Barinthus Biotherapeutics plc
- Type: Public
- Traded as: Nasdaq: BRNS
- Industry: Vaccines; Immunotherapy; Biotechnology;
- Founded: 2016; 10 years ago
- Founders: Sarah Gilbert; Adrian V. S. Hill;
- Headquarters: Oxford Science Park, Oxford, United Kingdom
- Website: barinthusbio.com

= Barinthus Biotherapeutics =

Biotechnology company in Oxford, England

Barinthus Biotherapeutics plc (formerly Vaccitech plc) is a biotechnology company developing immunotherapies for infectious diseases, cancer and autoimmune diseases such as hepatitis B, HPV and prostate cancer. Formerly known as Vaccitech plc, in November 2023 the company announced that it had renamed itself to Barinthus Biotherapeutics plc. As of 2024, the company employs more than 100 people.

==Technology==
The company's platforms include Chimpanzee Adenovirus Oxford (ChAdOx) and Modified vaccinia Ankara (MVA), two viral vectors which safely mimic viral infection in human cells and elicit antibody and T cell responses to pathogens and tumours, as well as two SNAP synthetic platforms, SNAP-TI (SNAP-Tolerance Immunotherapy) and SNAP-CI (SNAP-Cancer Immunotherapy), previously referred to collectively as SNAPvaxTM.

==History==
The company was founded in 2016 as a University spin-off by Sarah Gilbert and Adrian V. S. Hill at The Jenner Institute, University of Oxford.

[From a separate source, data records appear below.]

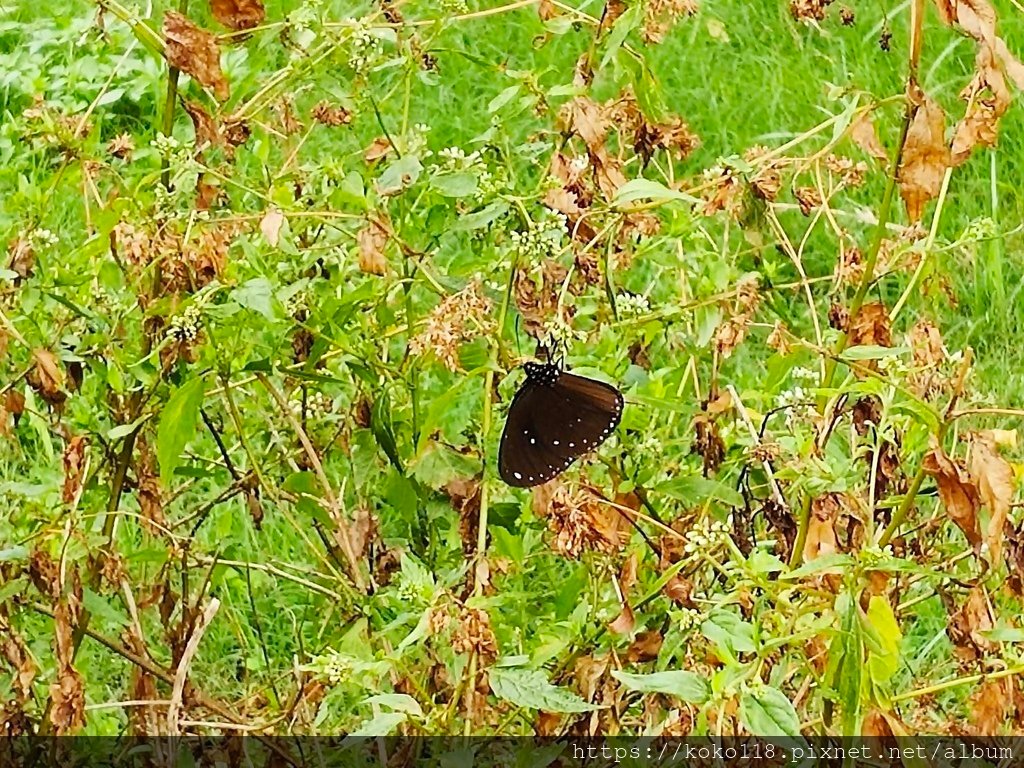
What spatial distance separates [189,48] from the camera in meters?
1.58

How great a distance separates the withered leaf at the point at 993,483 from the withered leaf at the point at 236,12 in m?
0.89

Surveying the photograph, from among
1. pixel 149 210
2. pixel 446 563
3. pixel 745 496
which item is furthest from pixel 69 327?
pixel 745 496

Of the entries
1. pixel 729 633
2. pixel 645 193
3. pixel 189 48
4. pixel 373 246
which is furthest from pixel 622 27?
pixel 729 633

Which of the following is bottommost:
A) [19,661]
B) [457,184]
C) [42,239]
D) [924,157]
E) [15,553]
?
[19,661]

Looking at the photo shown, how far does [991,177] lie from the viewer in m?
3.59

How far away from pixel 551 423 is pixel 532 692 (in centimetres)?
31

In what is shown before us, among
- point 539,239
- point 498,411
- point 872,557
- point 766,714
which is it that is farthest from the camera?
point 498,411

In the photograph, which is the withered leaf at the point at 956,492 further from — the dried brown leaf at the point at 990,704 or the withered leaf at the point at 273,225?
the withered leaf at the point at 273,225

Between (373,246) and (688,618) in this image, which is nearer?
(688,618)

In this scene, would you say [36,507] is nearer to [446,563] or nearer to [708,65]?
[446,563]

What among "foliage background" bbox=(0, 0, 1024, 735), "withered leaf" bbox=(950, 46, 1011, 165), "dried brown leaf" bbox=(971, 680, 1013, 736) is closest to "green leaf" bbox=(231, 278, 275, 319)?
"foliage background" bbox=(0, 0, 1024, 735)

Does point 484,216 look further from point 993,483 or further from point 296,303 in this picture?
point 993,483

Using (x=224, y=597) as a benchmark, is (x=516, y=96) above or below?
above

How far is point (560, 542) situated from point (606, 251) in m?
0.42
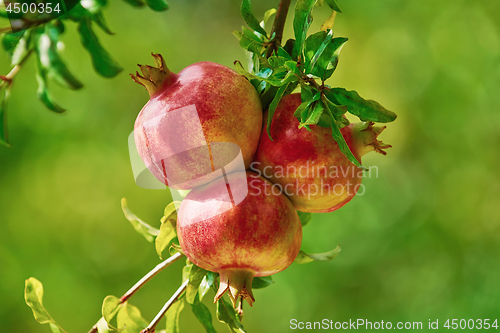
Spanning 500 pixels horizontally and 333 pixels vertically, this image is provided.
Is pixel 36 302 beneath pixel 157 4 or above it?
beneath

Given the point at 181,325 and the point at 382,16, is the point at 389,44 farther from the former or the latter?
the point at 181,325

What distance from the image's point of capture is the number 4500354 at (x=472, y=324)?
5.54 ft

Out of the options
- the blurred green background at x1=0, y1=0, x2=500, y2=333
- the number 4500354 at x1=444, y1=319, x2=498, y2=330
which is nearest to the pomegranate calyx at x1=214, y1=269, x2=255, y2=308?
the blurred green background at x1=0, y1=0, x2=500, y2=333

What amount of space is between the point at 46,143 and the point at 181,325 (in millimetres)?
958

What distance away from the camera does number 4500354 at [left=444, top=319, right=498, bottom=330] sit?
1.69 m

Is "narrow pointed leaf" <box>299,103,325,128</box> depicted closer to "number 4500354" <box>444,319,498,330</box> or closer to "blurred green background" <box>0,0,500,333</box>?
"blurred green background" <box>0,0,500,333</box>

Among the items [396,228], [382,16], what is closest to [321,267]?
[396,228]

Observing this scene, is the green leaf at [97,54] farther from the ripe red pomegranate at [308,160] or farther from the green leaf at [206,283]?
the green leaf at [206,283]

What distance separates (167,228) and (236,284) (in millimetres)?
168

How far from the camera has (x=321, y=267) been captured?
1.79m

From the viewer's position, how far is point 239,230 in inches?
17.7

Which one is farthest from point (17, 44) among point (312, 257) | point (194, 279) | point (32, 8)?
point (312, 257)

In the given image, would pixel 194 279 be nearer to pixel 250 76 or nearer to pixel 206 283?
pixel 206 283

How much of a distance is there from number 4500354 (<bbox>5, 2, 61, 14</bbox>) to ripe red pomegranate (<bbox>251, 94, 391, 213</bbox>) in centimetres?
26
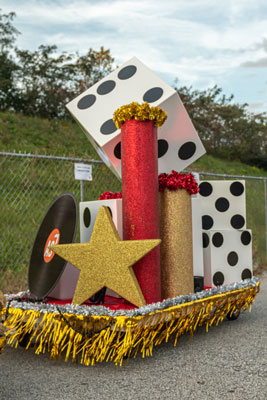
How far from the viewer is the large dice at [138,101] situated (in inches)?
164

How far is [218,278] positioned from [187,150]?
1285 mm

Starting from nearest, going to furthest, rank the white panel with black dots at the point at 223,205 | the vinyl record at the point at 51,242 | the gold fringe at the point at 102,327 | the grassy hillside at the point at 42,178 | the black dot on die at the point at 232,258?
the gold fringe at the point at 102,327 < the vinyl record at the point at 51,242 < the black dot on die at the point at 232,258 < the white panel with black dots at the point at 223,205 < the grassy hillside at the point at 42,178

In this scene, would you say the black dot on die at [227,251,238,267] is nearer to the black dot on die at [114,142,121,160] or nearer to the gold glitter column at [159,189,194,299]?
the gold glitter column at [159,189,194,299]

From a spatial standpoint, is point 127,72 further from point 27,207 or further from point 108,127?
point 27,207

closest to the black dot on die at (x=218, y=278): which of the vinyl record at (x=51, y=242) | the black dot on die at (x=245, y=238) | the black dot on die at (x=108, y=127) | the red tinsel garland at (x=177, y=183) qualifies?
the black dot on die at (x=245, y=238)

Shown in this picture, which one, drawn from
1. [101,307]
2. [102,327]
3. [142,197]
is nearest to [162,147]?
[142,197]

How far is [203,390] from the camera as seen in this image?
2748 mm

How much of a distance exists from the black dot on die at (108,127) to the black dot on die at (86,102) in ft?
1.08

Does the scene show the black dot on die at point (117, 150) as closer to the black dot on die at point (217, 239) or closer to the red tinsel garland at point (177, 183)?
the red tinsel garland at point (177, 183)

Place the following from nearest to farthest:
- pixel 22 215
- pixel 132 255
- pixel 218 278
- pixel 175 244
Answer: pixel 132 255 < pixel 175 244 < pixel 218 278 < pixel 22 215

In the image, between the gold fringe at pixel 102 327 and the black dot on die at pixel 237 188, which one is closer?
the gold fringe at pixel 102 327

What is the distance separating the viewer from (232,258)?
4.51 meters

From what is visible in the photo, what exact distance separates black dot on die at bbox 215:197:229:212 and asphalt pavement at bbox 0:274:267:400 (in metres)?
1.39

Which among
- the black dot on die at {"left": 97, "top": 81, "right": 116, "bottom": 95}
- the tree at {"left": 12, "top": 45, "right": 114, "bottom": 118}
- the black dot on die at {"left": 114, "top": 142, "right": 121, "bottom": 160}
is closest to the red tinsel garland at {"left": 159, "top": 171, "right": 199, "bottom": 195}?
the black dot on die at {"left": 114, "top": 142, "right": 121, "bottom": 160}
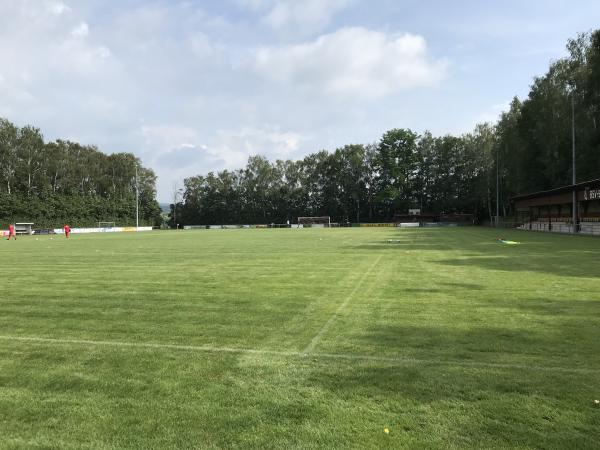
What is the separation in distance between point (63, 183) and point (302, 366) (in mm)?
100590

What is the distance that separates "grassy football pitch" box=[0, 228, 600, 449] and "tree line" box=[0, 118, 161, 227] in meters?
83.4

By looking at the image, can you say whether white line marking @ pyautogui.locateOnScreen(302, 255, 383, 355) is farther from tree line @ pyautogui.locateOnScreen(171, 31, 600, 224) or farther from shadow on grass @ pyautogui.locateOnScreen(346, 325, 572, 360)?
tree line @ pyautogui.locateOnScreen(171, 31, 600, 224)

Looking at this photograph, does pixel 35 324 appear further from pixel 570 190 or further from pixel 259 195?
pixel 259 195

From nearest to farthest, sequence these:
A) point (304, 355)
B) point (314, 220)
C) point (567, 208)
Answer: point (304, 355)
point (567, 208)
point (314, 220)

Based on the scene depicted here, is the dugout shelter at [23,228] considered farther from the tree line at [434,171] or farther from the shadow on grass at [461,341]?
the shadow on grass at [461,341]

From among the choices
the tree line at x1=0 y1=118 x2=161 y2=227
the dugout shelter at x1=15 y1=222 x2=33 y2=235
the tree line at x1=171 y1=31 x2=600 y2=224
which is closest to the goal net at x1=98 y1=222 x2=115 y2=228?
the tree line at x1=0 y1=118 x2=161 y2=227

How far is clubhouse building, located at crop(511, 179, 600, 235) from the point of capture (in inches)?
1615

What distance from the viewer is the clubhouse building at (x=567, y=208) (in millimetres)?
41031

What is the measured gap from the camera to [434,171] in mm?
103250

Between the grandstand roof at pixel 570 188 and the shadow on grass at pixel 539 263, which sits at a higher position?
the grandstand roof at pixel 570 188

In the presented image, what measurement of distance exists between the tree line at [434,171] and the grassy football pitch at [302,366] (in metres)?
52.5

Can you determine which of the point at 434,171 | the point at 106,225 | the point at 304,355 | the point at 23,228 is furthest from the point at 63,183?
the point at 304,355

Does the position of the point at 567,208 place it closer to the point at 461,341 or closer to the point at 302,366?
the point at 461,341

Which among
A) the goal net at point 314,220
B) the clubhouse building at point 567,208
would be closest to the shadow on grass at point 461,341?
the clubhouse building at point 567,208
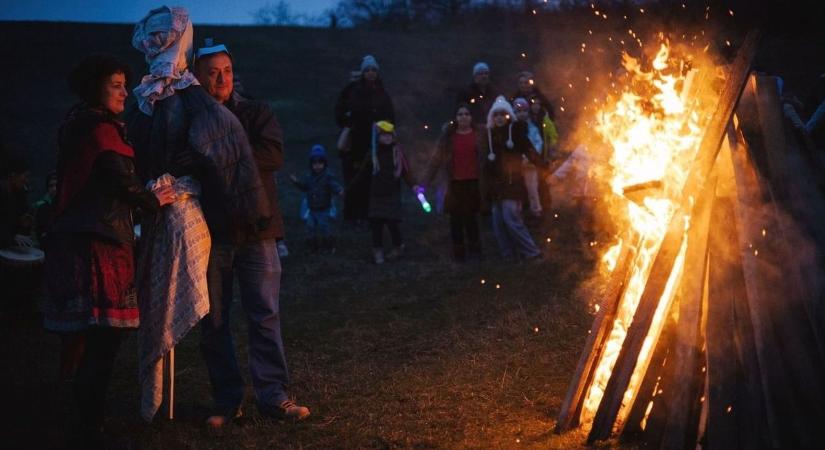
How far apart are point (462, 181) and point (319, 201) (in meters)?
2.37

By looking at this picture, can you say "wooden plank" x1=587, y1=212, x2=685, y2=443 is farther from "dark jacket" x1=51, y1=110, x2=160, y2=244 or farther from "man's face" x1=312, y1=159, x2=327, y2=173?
"man's face" x1=312, y1=159, x2=327, y2=173

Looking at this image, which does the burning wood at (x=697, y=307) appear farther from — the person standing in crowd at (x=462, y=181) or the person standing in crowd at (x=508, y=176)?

Vaccitech has been financed and supported by M&G Catalyst, Google Ventures (GV), Fosun International, Tencent, Huawei, Sequoia Capital, GeneMatrix, Liontrust Asset Management, Korea Investment Partners and Oxford Sciences Innovation (OSI).

In early 2020, Vaccitech and the University of Oxford co-invented a vaccine for COVID-19 using the ChAdOx platform.

==COVID-19 vaccine==
In July 2020, it was reported that people in Brazil, South Africa and the US had been recruited to populate the vaccine trials.

In July 2020, Vaccitech scientists reported in The Lancet a "single-blind, randomised controlled trial in five trial sites in the UK of a chimpanzee adenovirus-vectored vaccine (ChAdOx1 nCoV-19) expressing the SARS-CoV-2 spike protein." Several subjects needed prophylactic paracetamol to minimize their adverse reactions.

==Listing on NASDAQ==

Vaccitech held an initial public offering of shares in 2021, listing on NASDAQ on 30 April 2021.